- Ações necessárias -
1. Reescreva de forma mais curta o parágrafo do trecho sobre as eleições latino-americanas que começa com "Desde a eleição de Maurício Macri", mantendo os fatos principais.
2. Dê sequência ao trecho sobre as eleições latino-americanas a partir do ponto em que ele termina.

- Trecho fornecido -
━━━━━━━━━━━━━━━━━━━━━━━━━━━━━━

Por Mateus Fiorentini*

 

  Presidente Evo Morales, que disputa a reeleição, enfrenta ataques da direita em razão dos incêndios que atingiram a Bolívia

Desde a eleição de Maurício Macri, na Argentina, e Bolsonaro, no Brasil, a avaliação que compreende que o ciclo de governos progressistas na América está encerrado ganhou força. A partir de então inúmeros debates sobre o fim ou não desse processo ou a natureza cíclica dos fenômenos políticos no continente foram resgatados. Contudo, a eleição de Lopez Obrador, no México, trouxe a perspectiva de que possa ser apenas um período transitório para uma nova onda de transformações. Diante disso, o outubro eleitoral em que argentinos, uruguaios e bolivianos irão às urnas assume caráter decisivo para o contexto latino-americano.

━━━━━━━━━━━━━━━━━━━━━━━━━━━━━━

- Dados fornecidos -
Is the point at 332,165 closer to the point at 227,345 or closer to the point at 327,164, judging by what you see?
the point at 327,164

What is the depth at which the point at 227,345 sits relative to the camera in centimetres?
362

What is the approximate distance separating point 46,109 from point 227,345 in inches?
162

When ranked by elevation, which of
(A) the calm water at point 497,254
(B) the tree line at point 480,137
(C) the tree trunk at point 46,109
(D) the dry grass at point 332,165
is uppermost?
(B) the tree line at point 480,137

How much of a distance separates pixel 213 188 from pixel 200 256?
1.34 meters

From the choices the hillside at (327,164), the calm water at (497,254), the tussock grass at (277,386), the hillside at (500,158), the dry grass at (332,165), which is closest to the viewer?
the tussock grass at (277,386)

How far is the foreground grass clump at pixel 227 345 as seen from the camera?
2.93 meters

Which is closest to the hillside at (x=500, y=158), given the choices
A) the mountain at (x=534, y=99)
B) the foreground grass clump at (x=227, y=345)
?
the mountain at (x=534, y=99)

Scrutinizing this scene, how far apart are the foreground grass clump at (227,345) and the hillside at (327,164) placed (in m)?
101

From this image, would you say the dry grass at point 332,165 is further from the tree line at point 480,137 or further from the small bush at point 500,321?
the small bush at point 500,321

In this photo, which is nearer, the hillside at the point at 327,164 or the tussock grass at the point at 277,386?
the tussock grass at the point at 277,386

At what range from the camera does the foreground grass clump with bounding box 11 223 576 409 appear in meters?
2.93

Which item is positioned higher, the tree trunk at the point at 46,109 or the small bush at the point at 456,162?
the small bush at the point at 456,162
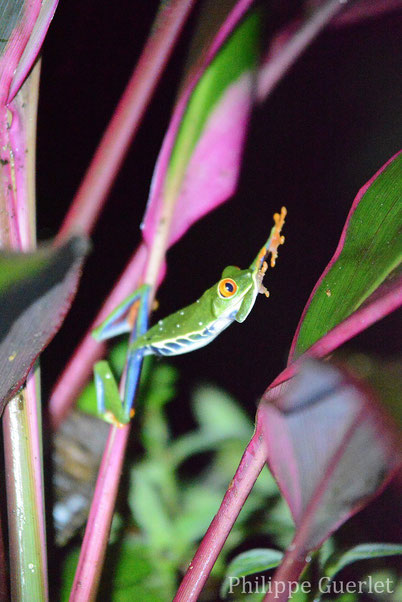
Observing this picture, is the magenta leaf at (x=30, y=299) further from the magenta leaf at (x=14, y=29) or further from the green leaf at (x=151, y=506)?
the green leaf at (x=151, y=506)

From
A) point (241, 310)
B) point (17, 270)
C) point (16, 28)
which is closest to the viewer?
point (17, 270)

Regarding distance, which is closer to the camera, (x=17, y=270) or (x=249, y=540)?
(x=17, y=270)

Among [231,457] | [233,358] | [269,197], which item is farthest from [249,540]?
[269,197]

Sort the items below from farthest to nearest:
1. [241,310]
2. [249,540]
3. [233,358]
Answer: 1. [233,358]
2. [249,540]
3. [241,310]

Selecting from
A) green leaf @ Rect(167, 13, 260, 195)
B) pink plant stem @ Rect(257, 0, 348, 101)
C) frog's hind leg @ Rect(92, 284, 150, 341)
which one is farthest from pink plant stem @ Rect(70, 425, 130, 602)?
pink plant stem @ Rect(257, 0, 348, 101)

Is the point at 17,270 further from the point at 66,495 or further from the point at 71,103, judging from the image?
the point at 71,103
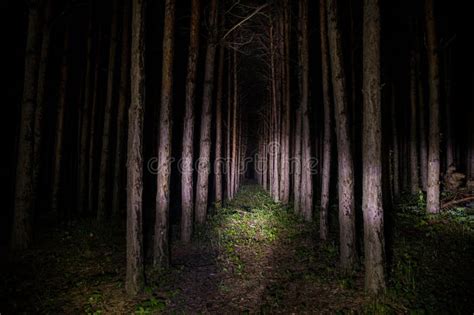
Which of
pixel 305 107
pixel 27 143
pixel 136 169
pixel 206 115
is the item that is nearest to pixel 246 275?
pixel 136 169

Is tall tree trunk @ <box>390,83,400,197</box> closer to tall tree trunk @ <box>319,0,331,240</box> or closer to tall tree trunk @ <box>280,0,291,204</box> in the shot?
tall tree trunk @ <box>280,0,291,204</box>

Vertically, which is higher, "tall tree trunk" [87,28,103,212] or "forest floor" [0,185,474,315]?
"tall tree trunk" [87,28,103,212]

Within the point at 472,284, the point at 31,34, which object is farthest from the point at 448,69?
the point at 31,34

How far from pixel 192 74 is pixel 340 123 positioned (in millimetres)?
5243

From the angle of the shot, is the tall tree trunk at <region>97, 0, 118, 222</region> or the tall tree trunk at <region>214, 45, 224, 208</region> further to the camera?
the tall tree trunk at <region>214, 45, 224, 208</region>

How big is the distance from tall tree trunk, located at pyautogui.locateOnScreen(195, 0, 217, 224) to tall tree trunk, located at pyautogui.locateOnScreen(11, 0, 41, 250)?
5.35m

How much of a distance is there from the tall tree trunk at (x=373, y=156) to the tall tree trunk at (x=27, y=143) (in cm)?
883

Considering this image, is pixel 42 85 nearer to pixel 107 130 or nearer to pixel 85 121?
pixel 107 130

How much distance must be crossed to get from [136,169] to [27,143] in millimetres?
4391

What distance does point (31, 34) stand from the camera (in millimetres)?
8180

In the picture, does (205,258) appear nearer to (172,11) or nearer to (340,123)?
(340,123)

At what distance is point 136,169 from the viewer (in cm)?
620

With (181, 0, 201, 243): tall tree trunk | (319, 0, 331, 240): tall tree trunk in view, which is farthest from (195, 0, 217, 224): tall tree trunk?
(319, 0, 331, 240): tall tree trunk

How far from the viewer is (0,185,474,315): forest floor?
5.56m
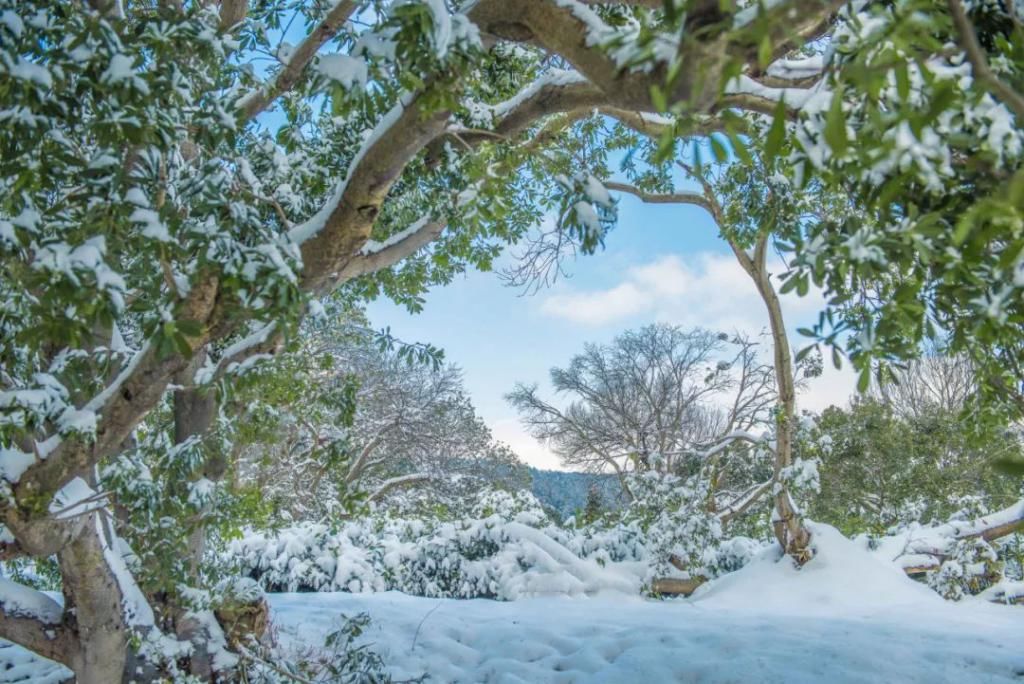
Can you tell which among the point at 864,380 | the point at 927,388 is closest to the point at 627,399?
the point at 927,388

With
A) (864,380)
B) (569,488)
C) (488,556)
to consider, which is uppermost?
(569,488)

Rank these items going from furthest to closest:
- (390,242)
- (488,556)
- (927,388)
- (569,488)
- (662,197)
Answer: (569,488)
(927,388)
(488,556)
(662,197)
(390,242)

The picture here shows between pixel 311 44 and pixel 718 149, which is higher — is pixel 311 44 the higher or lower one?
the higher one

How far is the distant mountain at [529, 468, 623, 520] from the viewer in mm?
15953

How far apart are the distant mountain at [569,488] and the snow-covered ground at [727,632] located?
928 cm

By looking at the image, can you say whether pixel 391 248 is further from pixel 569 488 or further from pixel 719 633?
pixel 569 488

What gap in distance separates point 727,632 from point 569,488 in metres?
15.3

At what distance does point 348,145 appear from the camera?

━━━━━━━━━━━━━━━━━━━━━━━━━━━━━━

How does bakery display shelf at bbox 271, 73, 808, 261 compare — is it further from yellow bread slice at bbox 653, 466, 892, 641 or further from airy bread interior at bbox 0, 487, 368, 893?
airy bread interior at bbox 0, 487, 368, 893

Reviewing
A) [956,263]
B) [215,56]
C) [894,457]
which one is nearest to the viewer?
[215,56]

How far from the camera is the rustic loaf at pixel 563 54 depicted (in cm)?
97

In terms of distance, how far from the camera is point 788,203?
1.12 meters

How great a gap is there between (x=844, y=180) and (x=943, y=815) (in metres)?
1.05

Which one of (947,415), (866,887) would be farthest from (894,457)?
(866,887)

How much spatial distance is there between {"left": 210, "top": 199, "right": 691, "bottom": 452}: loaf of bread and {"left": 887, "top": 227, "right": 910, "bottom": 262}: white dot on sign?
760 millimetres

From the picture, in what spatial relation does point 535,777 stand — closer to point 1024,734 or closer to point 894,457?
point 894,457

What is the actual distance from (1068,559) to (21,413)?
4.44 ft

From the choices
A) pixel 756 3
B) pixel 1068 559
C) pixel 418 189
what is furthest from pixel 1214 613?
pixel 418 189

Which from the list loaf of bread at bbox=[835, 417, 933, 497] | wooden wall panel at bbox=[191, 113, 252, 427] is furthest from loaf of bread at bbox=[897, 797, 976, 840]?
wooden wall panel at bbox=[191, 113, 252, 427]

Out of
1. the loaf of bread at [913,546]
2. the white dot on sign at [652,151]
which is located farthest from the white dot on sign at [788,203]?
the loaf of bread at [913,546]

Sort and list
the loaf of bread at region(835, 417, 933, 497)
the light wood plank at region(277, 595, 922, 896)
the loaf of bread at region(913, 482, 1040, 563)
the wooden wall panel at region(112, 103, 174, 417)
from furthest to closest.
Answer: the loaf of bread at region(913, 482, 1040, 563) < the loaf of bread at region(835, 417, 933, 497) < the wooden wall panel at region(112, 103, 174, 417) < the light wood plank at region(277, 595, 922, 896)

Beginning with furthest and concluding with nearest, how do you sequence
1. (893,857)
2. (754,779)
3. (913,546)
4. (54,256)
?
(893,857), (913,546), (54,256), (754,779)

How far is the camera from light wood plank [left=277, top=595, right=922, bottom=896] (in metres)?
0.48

━━━━━━━━━━━━━━━━━━━━━━━━━━━━━━

- Respostas por tarefa -
1. Após as eleições de Maurício Macri, na Argentina, e de Bolsonaro, no Brasil, ganhou força a ideia de que o ciclo de governos progressistas na América chegou ao fim, e voltaram os debates sobre esse fim e sobre a natureza cíclica da política no continente. A eleição de Lopez Obrador, no México, porém, sugeriu que pode ser só uma fase de transição para uma nova onda de transformações. Por isso, o outubro eleitoral na Argentina, no Uruguai e na Bolívia é decisivo para a América Latina.

2.
Esses processos eleitorais ocorrem em um momento de desgaste dos projetos conservadores e neoliberais na região. A narrativa construída pela direita apontava os governos de esquerda como culpados pela crise econômica, pela corrupção e todas as mazelas que atingem o planeta. Entretanto, uma vez que estes governos não conseguem dar respostas que permitam a seus países encontrar saídas para a crise perdem crédito junto à sociedade. A situação econômica e social da Argentina tornou-se exemplo do que não fazer e transformou Macri em referência negativa comum a todos os pleitos. Bolsonaro, por outro lado, é a imagem do pior que pode acontecer, tanto em matéria econômica e social, quanto em termos de seu conservadorismo político e ideológico. Tal fenômeno tem levado setores da direita regional a se descolar do presidente brasileiro. Sebastian Piñera não sabia onde se esconder diante dos elogios de Bolsonaro a Pinochet, uma vez que a direita chilena foge da imagem do ditador como o diabo foge da cruz. O discurso da direita nesses países busca vincular as candidaturas da esquerda como chavistas, apoiadores da “ditadura de Maduro” valendo-se da campanha e do desgaste contra a Venezuela. Outro elemento a ser considerado diz respeito à atualização programática bem como a reconfiguração das alianças conformadas.

O primeiro pleito ocorrerá no dia 20 na Bolívia, seguido de Uruguai e Argentina, ambos em 27 de outubro.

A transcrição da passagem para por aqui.